La demande ne peut qu’augmenter

La question est d’autant plus cruciale que la demande de minéraux critiques augmente de façon continue et va continuer à le faire. Le ministère américain de l’énergie répertorie pas moins de 50 minéraux critiques, et l’UE en compte 34. L’an dernier, la consommation de lithium a bondi de 30% et celles de nickel, de cobalt, de graphite et de terres rares de 6 à 8%. Selon l’Agence internationale de l’énergie, la demande est avant tout tirée par les équipements énergétiques telles que les véhicules électriques, les batteries, les renouvelables et les réseaux de distribution. Pour le lithium, le nickel, le cobalt et le graphite, le secteur de l’énergie a représenté 85% de l’augmentation de la demande au cours des deux dernières années. L’AIE prévoit que la demande de minéraux essentiels pourrait tripler d’ici à 2030 et quadrupler d’ici à 2040… Des prévisions à prendre avec beaucoup de précautions, l’AIE ayant tendance à prendre ses désirs pour la réalité, mais la tendance est-elle indéniable.

Le problème est que développer des capacités minières et des filières industrielles de raffinage des minerais est difficile. Cela nécessite des investissements lourds sur de nombreuses années dans des activités nocives pour l’environnement et qui se heurtent généralement à des oppositions locales fortes. Il faut une dizaine d’année pour construire et exploiter une mine. Et les activités industrielles de raffinage sont souvent tout aussi polluantes du fait des technologies chimiques employées. En outre, de nombreux métaux et minéraux ne sont pas abondants et les gisements ne sont pas répartis sur toute la surface du globe. Les réserves n’existent que dans certaines régions du monde dont la Chine qui extrait par exemple de son sol 95% du gallium. L’Australie fournit environ 50% de la production mondiale de lithium et l’Indonésie environ 40% du nickel mondial. Le cobalt est principalement extrait en République démocratique du Congo (RDC). Pour ce qui est des terres rares, la Chine produit environ 40% du total mondial, suivie du Viêt Nam et du Brésil avec environ 20% chacun.

Oppositions locales farouches et contestations juridiques

Sans surprise aussi, le nombre de contestations juridiques des projets miniers ne cesse de grandir. Le Centre de ressources pour les entreprises et les droits de l’homme (BHRRC), qui recense les actions en justice intentées contre des projets de construction d’usines liées aux équipements d’énergie renouvelable ou d’exploitation minière, a compté 95 procédures lancées depuis 2008, les trois quarts d’entre elles ayant été déposées au cours des sept dernières années.

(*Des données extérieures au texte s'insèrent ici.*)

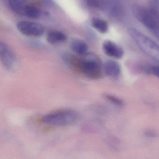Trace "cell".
I'll return each mask as SVG.
<instances>
[{
    "label": "cell",
    "instance_id": "cell-14",
    "mask_svg": "<svg viewBox=\"0 0 159 159\" xmlns=\"http://www.w3.org/2000/svg\"><path fill=\"white\" fill-rule=\"evenodd\" d=\"M105 98L110 102L116 105L120 106L123 105V101L121 99H119L116 96L110 95V94H107V95H105Z\"/></svg>",
    "mask_w": 159,
    "mask_h": 159
},
{
    "label": "cell",
    "instance_id": "cell-19",
    "mask_svg": "<svg viewBox=\"0 0 159 159\" xmlns=\"http://www.w3.org/2000/svg\"><path fill=\"white\" fill-rule=\"evenodd\" d=\"M145 134L147 136H148V137H154V136H156L155 133L151 131H148L146 132Z\"/></svg>",
    "mask_w": 159,
    "mask_h": 159
},
{
    "label": "cell",
    "instance_id": "cell-12",
    "mask_svg": "<svg viewBox=\"0 0 159 159\" xmlns=\"http://www.w3.org/2000/svg\"><path fill=\"white\" fill-rule=\"evenodd\" d=\"M91 24L93 28L101 33H105L108 30L107 22L102 19L93 18L91 20Z\"/></svg>",
    "mask_w": 159,
    "mask_h": 159
},
{
    "label": "cell",
    "instance_id": "cell-1",
    "mask_svg": "<svg viewBox=\"0 0 159 159\" xmlns=\"http://www.w3.org/2000/svg\"><path fill=\"white\" fill-rule=\"evenodd\" d=\"M135 18L159 40V13L138 4L133 7Z\"/></svg>",
    "mask_w": 159,
    "mask_h": 159
},
{
    "label": "cell",
    "instance_id": "cell-18",
    "mask_svg": "<svg viewBox=\"0 0 159 159\" xmlns=\"http://www.w3.org/2000/svg\"><path fill=\"white\" fill-rule=\"evenodd\" d=\"M44 4L47 6H53L54 5V2L53 0H41Z\"/></svg>",
    "mask_w": 159,
    "mask_h": 159
},
{
    "label": "cell",
    "instance_id": "cell-8",
    "mask_svg": "<svg viewBox=\"0 0 159 159\" xmlns=\"http://www.w3.org/2000/svg\"><path fill=\"white\" fill-rule=\"evenodd\" d=\"M104 70L107 75L112 77H118L121 72L120 65L117 62L114 61H106L104 65Z\"/></svg>",
    "mask_w": 159,
    "mask_h": 159
},
{
    "label": "cell",
    "instance_id": "cell-15",
    "mask_svg": "<svg viewBox=\"0 0 159 159\" xmlns=\"http://www.w3.org/2000/svg\"><path fill=\"white\" fill-rule=\"evenodd\" d=\"M148 8L159 13V0H149Z\"/></svg>",
    "mask_w": 159,
    "mask_h": 159
},
{
    "label": "cell",
    "instance_id": "cell-13",
    "mask_svg": "<svg viewBox=\"0 0 159 159\" xmlns=\"http://www.w3.org/2000/svg\"><path fill=\"white\" fill-rule=\"evenodd\" d=\"M23 15L29 18L36 19L41 16V11L35 6L33 5H26Z\"/></svg>",
    "mask_w": 159,
    "mask_h": 159
},
{
    "label": "cell",
    "instance_id": "cell-9",
    "mask_svg": "<svg viewBox=\"0 0 159 159\" xmlns=\"http://www.w3.org/2000/svg\"><path fill=\"white\" fill-rule=\"evenodd\" d=\"M46 38L49 43L55 44L65 42L67 36L64 33L60 31L51 30L48 33Z\"/></svg>",
    "mask_w": 159,
    "mask_h": 159
},
{
    "label": "cell",
    "instance_id": "cell-5",
    "mask_svg": "<svg viewBox=\"0 0 159 159\" xmlns=\"http://www.w3.org/2000/svg\"><path fill=\"white\" fill-rule=\"evenodd\" d=\"M18 30L23 35L32 37H39L43 34L45 28L43 25L31 21H19L17 23Z\"/></svg>",
    "mask_w": 159,
    "mask_h": 159
},
{
    "label": "cell",
    "instance_id": "cell-10",
    "mask_svg": "<svg viewBox=\"0 0 159 159\" xmlns=\"http://www.w3.org/2000/svg\"><path fill=\"white\" fill-rule=\"evenodd\" d=\"M70 48L75 53L82 56L87 53L88 49V45L84 41L75 39L71 43Z\"/></svg>",
    "mask_w": 159,
    "mask_h": 159
},
{
    "label": "cell",
    "instance_id": "cell-6",
    "mask_svg": "<svg viewBox=\"0 0 159 159\" xmlns=\"http://www.w3.org/2000/svg\"><path fill=\"white\" fill-rule=\"evenodd\" d=\"M14 52L4 42L0 41V61L7 69H11L15 61Z\"/></svg>",
    "mask_w": 159,
    "mask_h": 159
},
{
    "label": "cell",
    "instance_id": "cell-17",
    "mask_svg": "<svg viewBox=\"0 0 159 159\" xmlns=\"http://www.w3.org/2000/svg\"><path fill=\"white\" fill-rule=\"evenodd\" d=\"M151 72L154 75L159 78V66H154L151 68Z\"/></svg>",
    "mask_w": 159,
    "mask_h": 159
},
{
    "label": "cell",
    "instance_id": "cell-4",
    "mask_svg": "<svg viewBox=\"0 0 159 159\" xmlns=\"http://www.w3.org/2000/svg\"><path fill=\"white\" fill-rule=\"evenodd\" d=\"M77 67L90 79H98L102 76V63L99 58L93 54H87L78 60Z\"/></svg>",
    "mask_w": 159,
    "mask_h": 159
},
{
    "label": "cell",
    "instance_id": "cell-11",
    "mask_svg": "<svg viewBox=\"0 0 159 159\" xmlns=\"http://www.w3.org/2000/svg\"><path fill=\"white\" fill-rule=\"evenodd\" d=\"M8 2L10 8L16 14L24 15L26 0H8Z\"/></svg>",
    "mask_w": 159,
    "mask_h": 159
},
{
    "label": "cell",
    "instance_id": "cell-7",
    "mask_svg": "<svg viewBox=\"0 0 159 159\" xmlns=\"http://www.w3.org/2000/svg\"><path fill=\"white\" fill-rule=\"evenodd\" d=\"M102 49L106 55L115 58H121L124 55L122 48L110 41H106L104 43Z\"/></svg>",
    "mask_w": 159,
    "mask_h": 159
},
{
    "label": "cell",
    "instance_id": "cell-3",
    "mask_svg": "<svg viewBox=\"0 0 159 159\" xmlns=\"http://www.w3.org/2000/svg\"><path fill=\"white\" fill-rule=\"evenodd\" d=\"M78 115L75 111L70 109L57 110L47 114L42 118L45 124L53 126H64L75 123Z\"/></svg>",
    "mask_w": 159,
    "mask_h": 159
},
{
    "label": "cell",
    "instance_id": "cell-2",
    "mask_svg": "<svg viewBox=\"0 0 159 159\" xmlns=\"http://www.w3.org/2000/svg\"><path fill=\"white\" fill-rule=\"evenodd\" d=\"M128 33L141 51L159 62V45L136 29L130 28Z\"/></svg>",
    "mask_w": 159,
    "mask_h": 159
},
{
    "label": "cell",
    "instance_id": "cell-16",
    "mask_svg": "<svg viewBox=\"0 0 159 159\" xmlns=\"http://www.w3.org/2000/svg\"><path fill=\"white\" fill-rule=\"evenodd\" d=\"M107 141L108 145L112 148L114 149H118L120 143L118 139H115V138L114 139V138H109V139H107Z\"/></svg>",
    "mask_w": 159,
    "mask_h": 159
}]
</instances>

Le groupe a constaté que 71% des poursuites étaient liées à l’exploitation de bauxite, de cobalt, de cuivre, de lithium, de manganèse, de nickel, de zinc et de minerai de fer.

Près de la moitié des plaintes avaient été déposées par des autochtones, et 49% de ces poursuites étaient liées à des violations des droits des peuples autochtones. Elodie Aba, chercheuse juridique du BHRRC, explique au Guardian que: « les poursuites judiciaires, qui sont souvent un dernier recours, sont devenues un outil puissant pour ceux qui sont exclus du processus de prise de décision. Ces actions en justice ne sont pas un rejet de l’action climatique ; elles sont une demande pour une transition juste ».

Enfin, il existe dans ce domaine un véritable maquis juridique. L’AIE a recensé près de 200 politiques et stratégies nationales concernant les minéraux critiques. Elles visent notamment, ce qui n’est évidemment pas contestable, à garantir que l’exploitation minière ne cause pas de dommages irrémédiables à l’environnement ou ne porte pas atteinte aux droits de l’homme.